[Text Boundary: Start]

An old, primary definition of inspiration is that it is the act of drawing air into the lungs.  Inspiration in the artistic sense follows from this old definition: elevating influence, creative influence of genius; being imbued with ideas proceeding from a source of knowledge.  There is also the religious sense of inspiration, the idea that the words of the Gospels were breathed into the authors by the Holy Ghost; the supernatural influence of the Holy Spirit on sacred writers and teachers.

Writers of fiction are especially liable to be asked questions regarding the source of their ideas.

“What inspired you to write that?” one might ask.

When I was in high school, my father asked me regarding a story I had written, “What brought that on?” in a somewhat dubious way.

“Where do you get your ideas?” is a frequent iteration of the question.

When asked, my thoughts often stray to a scene from Star Trek: The Next Generation.  I don’t recall the exact episode or even the season, but Data was painting and Geordi was watching.  Data paused and looked away.  Geordi asked him what he was doing, to which Data replied, “I am awaiting inspiration.”  The remembrance makes me smile every time, because I don’t recall ever standing and awaiting inspiration, myself.  My answer to the question is often, “I don’t really remember.”  I write the story that follows the inspiration, but I do not usually record the stream of thought that led to it, thus the germ is often lost in the process.  But, there are some stories whose genesis I do recall.  My novelette, A Bag Full of Eyes, was chiefly inspired by the way in which my wife told me she was putting in or taking out her contact lenses mornings and evenings.

[Text Boundary: End]
[Dataset extract Boundary: Start]

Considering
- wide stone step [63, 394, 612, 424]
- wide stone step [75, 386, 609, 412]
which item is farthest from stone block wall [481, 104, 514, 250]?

[Dataset extract Boundary: End]

#### What is being asked
Continue the essay on writing and inspiration from the point where it stops, after the sentence about contact lenses.

#### Answer
“Hey, honey, look at this,” I would say.

To which she would reply, “Hold on, I’m putting/taking my eyes in/out.”

Such utterances made in the presence of a fiction writer are liable to inspire a story.  Thus was born the story of Victor, the Eye man, a magical forensics expert whose profession is the preservation of the eyes of murder victims so that they may be inserted into the sockets of investigators so that their last visions may be seen again.  The exact train of thought I do not recall, but the question, “Why would someone take people’s eyes out of their heads anyway?” did get asked.

The featured image of this post is an iron alligator that sits in the back yard of a house in Cordova, TN.  When I worked for another spray company, the yard in which the iron alligator is situated was in my regular service area.  I saw the house, the yard, and the iron alligator about seven times a year for eight years and four months.  At some point, several years ago, I was invited to write for a Steampunk anthology, and was wracking my head for ideas.  I was pondering the question of what to write while I was out treating lawns, and there was the iron alligator of which I was rather fond.  I’d had the vague notion for sometime that it needed a story, and I thought then that a mechanical alligator might be an interesting character in Steampunk story.  Shortly thereafter, the threatening fellow was in my head explaining to someone that he was going to eat her.


Frank, the iron alligator, clanked into the arboretum, stopped with his tail still partly outside, and rolled his eyes over to regard Elizabeth where she sat on a bench, book in hand.  She looked up and smiled at him, and he said nothing.

Finally, she asked, “Frank?”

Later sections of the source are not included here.